§ OBJECTIVE: Write out the records word for word, starting at the line containing "In this photo, of" and continuing through the end of the records, with both ends included. Leave the pictures out of your answer.

+++

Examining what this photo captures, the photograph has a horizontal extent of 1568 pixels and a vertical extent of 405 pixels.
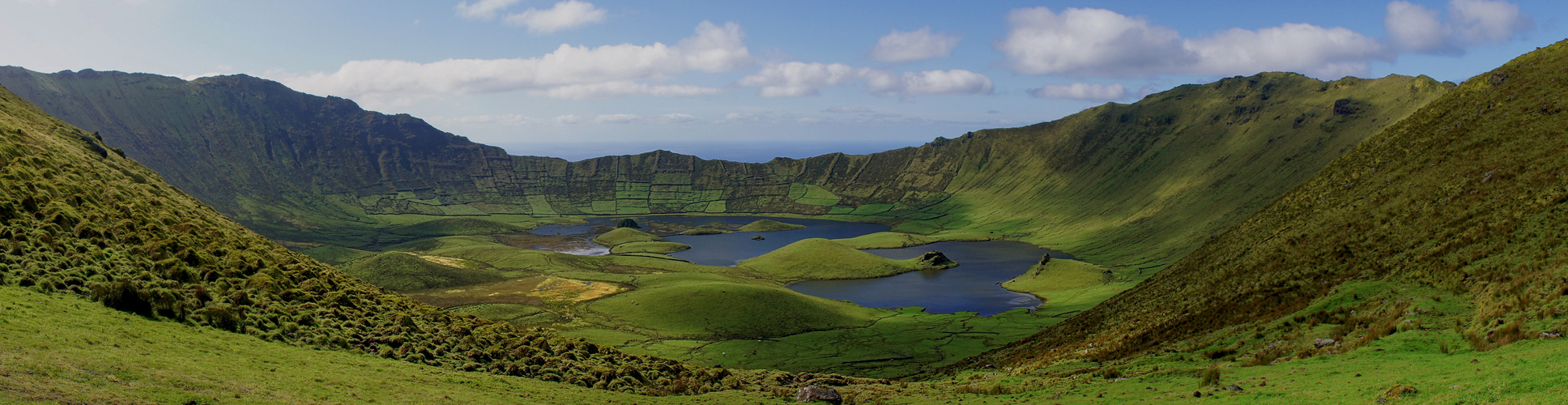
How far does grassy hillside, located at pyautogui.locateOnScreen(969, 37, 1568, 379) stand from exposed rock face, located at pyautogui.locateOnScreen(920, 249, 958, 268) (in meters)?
105

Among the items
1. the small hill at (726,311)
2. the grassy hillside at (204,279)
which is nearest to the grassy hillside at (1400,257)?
the grassy hillside at (204,279)

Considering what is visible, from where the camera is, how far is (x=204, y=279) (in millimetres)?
34219

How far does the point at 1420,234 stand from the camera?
39719 mm

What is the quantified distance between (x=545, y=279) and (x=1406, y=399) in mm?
113139

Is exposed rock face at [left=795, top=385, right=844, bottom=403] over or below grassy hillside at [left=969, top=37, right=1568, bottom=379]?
below

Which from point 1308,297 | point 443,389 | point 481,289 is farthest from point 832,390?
point 481,289

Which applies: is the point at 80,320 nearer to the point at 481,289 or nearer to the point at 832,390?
the point at 832,390

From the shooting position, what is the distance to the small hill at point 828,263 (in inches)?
6255

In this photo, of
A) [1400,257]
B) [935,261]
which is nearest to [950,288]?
[935,261]

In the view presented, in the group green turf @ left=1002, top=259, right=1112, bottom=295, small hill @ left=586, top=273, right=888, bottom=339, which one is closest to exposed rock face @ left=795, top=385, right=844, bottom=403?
small hill @ left=586, top=273, right=888, bottom=339

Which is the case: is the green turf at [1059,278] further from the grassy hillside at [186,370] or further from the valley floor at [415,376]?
the grassy hillside at [186,370]

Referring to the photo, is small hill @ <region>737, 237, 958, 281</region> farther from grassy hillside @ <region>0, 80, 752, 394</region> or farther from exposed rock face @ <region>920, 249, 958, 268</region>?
grassy hillside @ <region>0, 80, 752, 394</region>

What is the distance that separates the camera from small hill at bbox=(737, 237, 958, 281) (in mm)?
158875

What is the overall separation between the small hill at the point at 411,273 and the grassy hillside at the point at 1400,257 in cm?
8802
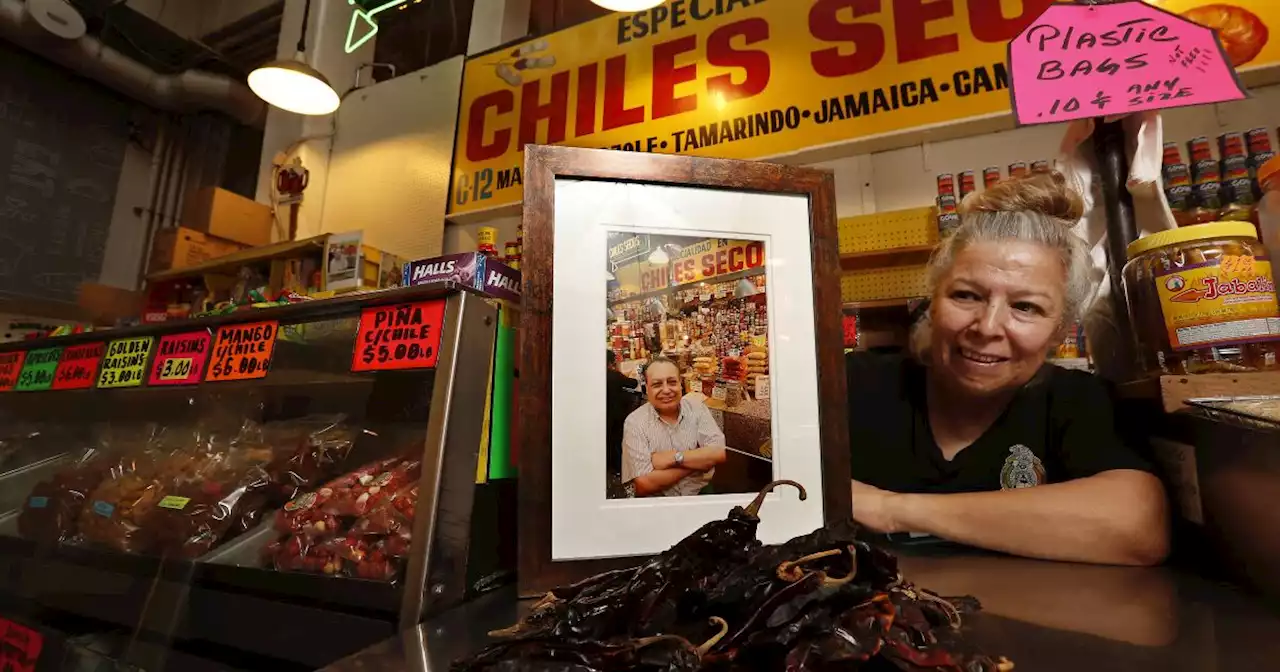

+++

§ FULL OUTPUT:
In this photo, of
A) [1400,257]
B) [935,261]
which is nearest to [950,288]?
[935,261]

In the view presented, in the group green turf @ left=1002, top=259, right=1112, bottom=295, small hill @ left=586, top=273, right=888, bottom=339, which one is closest to exposed rock face @ left=795, top=385, right=844, bottom=403?
small hill @ left=586, top=273, right=888, bottom=339

Which is the case: is the green turf at [1059,278] further from the grassy hillside at [186,370] or further from the valley floor at [415,376]?
the grassy hillside at [186,370]

Referring to the photo, is small hill @ <region>737, 237, 958, 281</region> farther from grassy hillside @ <region>0, 80, 752, 394</region> or farther from exposed rock face @ <region>920, 249, 958, 268</region>?
grassy hillside @ <region>0, 80, 752, 394</region>

What is the distance that separates the camera from small hill at bbox=(737, 237, 958, 281) (in mm)?
158875

What is the overall separation between the small hill at the point at 411,273 and the grassy hillside at the point at 1400,257 in cm?
8802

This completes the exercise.